C’est Erik MOBERG [1] qui a su, le premier, transférer utilement ce muscle, en s’appuyant sur la notion de ténodèse du poignet : l’extension active du poignet provoque automatiquement une flexion passive des doigts et du pouce, lequel vient se placer contre l’index. À l’inverse, la flexion du poignet permet une extension automatique des doigts et du pouce. Ainsi, chez ces patients qui présentent une main totalement paralysée, la réanimation de l’extension du poignet permet, grâce à cette ténodèse de restaurer une prise automatique entre le pouce et l’index (« pince clé ») et une flexion globale des doigts (« grasp »). Pour renforcer la pince-clé, Moberg a proposé de lui associer une ténodèse du flexor pollicis longus (long fléchisseur du pouce) au radius.
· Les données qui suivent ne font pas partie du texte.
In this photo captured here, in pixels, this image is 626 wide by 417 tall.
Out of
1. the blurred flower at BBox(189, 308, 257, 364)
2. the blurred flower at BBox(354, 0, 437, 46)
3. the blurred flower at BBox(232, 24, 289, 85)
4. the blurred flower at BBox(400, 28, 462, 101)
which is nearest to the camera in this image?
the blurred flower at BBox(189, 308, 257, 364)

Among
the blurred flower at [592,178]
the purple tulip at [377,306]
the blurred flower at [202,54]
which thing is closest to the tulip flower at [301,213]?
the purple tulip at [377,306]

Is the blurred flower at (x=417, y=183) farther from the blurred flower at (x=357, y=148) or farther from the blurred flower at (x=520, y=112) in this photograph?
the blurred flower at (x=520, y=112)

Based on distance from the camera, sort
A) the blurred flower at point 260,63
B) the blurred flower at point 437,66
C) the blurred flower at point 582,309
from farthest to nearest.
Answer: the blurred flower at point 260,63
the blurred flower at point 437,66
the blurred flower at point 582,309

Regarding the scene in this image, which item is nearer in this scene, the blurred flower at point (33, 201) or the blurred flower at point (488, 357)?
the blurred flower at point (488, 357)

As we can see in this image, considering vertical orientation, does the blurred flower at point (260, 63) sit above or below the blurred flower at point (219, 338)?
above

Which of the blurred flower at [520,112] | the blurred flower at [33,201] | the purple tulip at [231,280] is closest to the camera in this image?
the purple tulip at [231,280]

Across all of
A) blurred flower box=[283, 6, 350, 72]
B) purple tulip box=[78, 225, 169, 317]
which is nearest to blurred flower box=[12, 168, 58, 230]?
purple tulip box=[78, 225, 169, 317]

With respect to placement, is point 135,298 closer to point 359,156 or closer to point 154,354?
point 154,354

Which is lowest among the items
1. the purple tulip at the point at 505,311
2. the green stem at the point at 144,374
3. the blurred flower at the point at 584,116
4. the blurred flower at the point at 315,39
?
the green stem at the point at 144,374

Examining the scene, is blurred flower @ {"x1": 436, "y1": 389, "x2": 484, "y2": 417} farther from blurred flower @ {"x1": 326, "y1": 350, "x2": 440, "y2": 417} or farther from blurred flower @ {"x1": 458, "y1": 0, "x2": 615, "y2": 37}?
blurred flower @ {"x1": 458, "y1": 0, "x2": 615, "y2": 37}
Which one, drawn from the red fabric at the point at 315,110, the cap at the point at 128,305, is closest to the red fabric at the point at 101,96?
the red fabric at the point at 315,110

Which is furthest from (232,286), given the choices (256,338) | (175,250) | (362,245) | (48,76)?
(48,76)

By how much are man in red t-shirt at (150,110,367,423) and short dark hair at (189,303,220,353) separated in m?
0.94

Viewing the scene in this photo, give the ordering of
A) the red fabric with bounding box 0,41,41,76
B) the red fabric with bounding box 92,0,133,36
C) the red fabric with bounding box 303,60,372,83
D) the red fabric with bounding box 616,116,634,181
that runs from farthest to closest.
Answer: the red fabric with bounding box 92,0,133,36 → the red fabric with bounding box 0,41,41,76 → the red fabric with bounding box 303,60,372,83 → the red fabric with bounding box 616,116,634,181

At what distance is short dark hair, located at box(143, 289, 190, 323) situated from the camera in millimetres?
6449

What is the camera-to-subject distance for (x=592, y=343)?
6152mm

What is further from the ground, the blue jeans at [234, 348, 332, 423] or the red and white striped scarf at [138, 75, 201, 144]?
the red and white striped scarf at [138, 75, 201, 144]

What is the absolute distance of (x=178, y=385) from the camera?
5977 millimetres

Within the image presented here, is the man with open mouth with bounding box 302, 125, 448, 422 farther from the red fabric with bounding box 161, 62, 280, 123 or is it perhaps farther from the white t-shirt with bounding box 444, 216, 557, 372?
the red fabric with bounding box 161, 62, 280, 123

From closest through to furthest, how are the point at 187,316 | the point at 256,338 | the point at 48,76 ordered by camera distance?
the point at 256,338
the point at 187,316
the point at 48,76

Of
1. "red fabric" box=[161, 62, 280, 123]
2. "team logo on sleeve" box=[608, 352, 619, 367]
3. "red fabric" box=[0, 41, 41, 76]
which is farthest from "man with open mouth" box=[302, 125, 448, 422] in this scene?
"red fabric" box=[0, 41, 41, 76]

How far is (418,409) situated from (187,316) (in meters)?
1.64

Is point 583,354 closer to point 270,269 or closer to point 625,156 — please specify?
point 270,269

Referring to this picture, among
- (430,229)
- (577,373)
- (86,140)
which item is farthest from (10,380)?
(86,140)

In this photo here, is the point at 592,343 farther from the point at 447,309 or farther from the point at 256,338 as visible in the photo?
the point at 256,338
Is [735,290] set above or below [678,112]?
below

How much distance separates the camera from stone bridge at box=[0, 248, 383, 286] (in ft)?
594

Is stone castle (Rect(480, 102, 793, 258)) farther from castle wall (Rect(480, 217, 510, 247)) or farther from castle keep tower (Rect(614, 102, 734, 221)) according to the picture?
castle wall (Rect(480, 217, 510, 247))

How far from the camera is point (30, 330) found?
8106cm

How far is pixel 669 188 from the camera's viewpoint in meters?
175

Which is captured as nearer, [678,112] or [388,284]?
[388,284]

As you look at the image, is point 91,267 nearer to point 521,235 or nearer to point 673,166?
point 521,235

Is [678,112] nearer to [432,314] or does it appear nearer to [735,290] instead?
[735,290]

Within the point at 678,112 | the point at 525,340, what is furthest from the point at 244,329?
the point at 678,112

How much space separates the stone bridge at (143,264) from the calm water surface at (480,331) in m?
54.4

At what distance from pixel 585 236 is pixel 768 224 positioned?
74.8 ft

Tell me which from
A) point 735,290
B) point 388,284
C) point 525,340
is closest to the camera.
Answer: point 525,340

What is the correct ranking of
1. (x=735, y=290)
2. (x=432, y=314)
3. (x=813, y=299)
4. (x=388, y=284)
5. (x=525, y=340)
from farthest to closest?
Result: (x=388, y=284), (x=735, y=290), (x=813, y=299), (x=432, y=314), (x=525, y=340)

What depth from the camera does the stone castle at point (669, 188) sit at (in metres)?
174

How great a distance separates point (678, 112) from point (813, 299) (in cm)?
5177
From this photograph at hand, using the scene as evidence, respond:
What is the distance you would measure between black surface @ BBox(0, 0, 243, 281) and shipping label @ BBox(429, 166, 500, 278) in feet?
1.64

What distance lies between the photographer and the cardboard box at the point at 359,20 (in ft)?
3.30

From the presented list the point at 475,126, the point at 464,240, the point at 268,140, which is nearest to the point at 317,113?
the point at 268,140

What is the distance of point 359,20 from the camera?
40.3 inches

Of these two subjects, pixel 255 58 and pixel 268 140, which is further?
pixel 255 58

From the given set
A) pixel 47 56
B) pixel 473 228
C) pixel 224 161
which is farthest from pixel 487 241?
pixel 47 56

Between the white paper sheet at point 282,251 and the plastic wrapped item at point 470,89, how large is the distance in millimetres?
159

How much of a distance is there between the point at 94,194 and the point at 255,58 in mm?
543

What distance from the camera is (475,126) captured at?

La prise ainsi obtenue est passive, entièrement dépendante de la position du poignet.

Elle est assez faible, mais représente un gain fonctionnel considérable pour ces patients qui n’avaient aucune possibilité de préhension si ce n’est bi-manuelle. Elle leur permet de saisir et d’utiliser des objets relativement légers, tels qu’un crayon, une brosse à dents, une fourchette etc.

Niveau 2

Ces patients possèdent une extension active et forte du poignet grâce à l’extensor carpi radialis longus (premier radial). Le brachioradialis peut donc être utilisé pour une autre fonction, et on l’utilise habituellement pour restaurer une pince-clé active, par transfert sur le flexor pollicis longus (FPL) [11].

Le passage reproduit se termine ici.